We’ve had a long run of articles in this series that mostly looked at
general networking technologies. Now we’re going to look at a
technology that gets us closer to Hyper-V. Load-balancing algorithms are
a feature of the network team, which can be used with any Windows
Server installation, but is especially useful for balancing the traffic
of several operating systems sharing a single network team.
The selected load-balancing method is how the team decides to utilize
the team members for sending traffic. Before we go through these, it’s
important to reinforce that this is load-balancing. There isn’t a way to just aggregate all the team members into a single unified pipe.

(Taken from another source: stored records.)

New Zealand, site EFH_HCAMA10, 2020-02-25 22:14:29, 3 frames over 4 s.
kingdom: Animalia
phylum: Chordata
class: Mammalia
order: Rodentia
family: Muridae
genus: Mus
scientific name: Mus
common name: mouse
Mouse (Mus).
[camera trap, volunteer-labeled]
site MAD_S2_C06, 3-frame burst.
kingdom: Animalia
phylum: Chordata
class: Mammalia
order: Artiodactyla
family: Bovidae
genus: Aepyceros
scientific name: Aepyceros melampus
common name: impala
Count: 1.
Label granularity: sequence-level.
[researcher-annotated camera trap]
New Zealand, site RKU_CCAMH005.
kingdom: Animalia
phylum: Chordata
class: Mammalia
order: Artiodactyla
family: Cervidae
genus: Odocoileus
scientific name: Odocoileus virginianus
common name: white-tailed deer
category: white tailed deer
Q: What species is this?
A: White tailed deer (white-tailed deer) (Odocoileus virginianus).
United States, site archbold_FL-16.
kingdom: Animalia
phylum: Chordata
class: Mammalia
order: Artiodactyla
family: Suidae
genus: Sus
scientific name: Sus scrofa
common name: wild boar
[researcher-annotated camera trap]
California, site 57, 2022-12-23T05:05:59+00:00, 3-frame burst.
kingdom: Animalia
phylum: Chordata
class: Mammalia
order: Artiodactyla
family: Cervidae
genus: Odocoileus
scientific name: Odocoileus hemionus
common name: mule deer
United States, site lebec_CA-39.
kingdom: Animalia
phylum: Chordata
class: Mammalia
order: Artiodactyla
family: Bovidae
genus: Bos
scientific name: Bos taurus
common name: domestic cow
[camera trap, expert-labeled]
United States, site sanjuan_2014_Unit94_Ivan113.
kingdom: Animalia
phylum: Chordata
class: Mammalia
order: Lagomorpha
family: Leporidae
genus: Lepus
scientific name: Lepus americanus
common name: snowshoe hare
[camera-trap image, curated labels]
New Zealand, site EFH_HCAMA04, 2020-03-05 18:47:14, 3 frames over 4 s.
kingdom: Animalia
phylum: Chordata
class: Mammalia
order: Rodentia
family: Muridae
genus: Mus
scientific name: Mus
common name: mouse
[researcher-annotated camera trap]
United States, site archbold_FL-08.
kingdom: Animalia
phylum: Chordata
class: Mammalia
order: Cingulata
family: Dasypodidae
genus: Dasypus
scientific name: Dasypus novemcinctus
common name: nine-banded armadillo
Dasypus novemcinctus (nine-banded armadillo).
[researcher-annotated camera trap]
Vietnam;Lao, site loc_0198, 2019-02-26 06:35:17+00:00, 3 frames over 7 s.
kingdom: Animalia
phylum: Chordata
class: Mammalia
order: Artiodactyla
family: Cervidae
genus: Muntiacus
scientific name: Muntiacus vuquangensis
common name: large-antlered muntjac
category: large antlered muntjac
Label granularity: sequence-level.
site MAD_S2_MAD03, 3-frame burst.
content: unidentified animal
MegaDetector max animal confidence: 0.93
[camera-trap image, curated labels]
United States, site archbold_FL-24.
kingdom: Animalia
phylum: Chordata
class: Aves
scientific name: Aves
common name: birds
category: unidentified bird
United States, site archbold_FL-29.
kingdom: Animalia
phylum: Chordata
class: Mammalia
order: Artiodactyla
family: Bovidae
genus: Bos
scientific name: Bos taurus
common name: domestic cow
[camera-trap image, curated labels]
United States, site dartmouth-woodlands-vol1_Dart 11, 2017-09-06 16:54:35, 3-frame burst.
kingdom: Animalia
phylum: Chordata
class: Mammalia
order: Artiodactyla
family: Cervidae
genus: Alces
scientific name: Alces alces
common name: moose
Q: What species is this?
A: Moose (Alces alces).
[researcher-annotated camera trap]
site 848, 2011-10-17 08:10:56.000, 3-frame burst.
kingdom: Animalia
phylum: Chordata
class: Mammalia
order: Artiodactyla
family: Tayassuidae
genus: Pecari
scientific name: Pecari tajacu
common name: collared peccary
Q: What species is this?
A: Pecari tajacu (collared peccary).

I will periodically remind you of this point, but keep in mind that
the load-balancing algorithms apply only to outbound traffic. The
connected physical switch decides how to send traffic to the Windows
Server team. Some of the algorithms have a way to exert some influence
over the options available to the physical switch, but the Windows
Server team is only responsible for balancing what it sends out to the
switch.
Hyper-V Port Load-Balancing Algorithm
This method is commonly chosen and recommended for all Hyper-V
installation based solely on its name. This is a poor reason. The name
wasn’t picked because it’s the automatic best choice for Hyper-V, but
because of how it operates.
The operation is based on the virtual network adapters. In versions
2012 and prior, it was by MAC address. In 2012 R2, and presumably
onward, it will be based on the actual virtual switch port. Distribution
depends on the teaming mode of the virtual switch.
Switch-independent: Each virtual adapter is assigned
to a specific physical member of the team. It sends and receives only
on that member. Distribution of the adapters is just round-robin. The
impact on VMQ is that each adapter gets a single queue on the physical
adapter it is assigned to, assuming there are enough left.
Everything else: Virtual adapters are still assigned
to a specific physical adapter, but this will only apply to outbound
traffic. The MAC addresses of all these adapters appear on the combined
link on the physical switch side, so it will decide how to send traffic
to the virtual switch. Since there’s no way for the Hyper-V switch to
know where inbound traffic for any given virtual adapter will be, it
must register a VMQ for each virtual adapter on each physical adapter.
This can quickly lead to queue depletion.
Recommendations for Hyper-V Port Distribution Mode
If you somehow landed here because you’re interested in teaming but
you’re not interested in Hyper-V, then this is the worst possible
distribution mode you can pick. It only distributes virtual adapters.
The team adapter will be permanently stuck on the primary physical
adapter for sending operations. The physical switch can still distribute
traffic if the team is in a switch-dependent mode.
By the same token, you don’t want to use this mode if you’re teaming from within a virtual machine. It will be pointless.
Something else to keep in mind is that outbound traffic from a VM is
always limited to a single physical adapter. For 10 Gb connections,
that’s probably not an issue. For 1 Gb, think about your workloads.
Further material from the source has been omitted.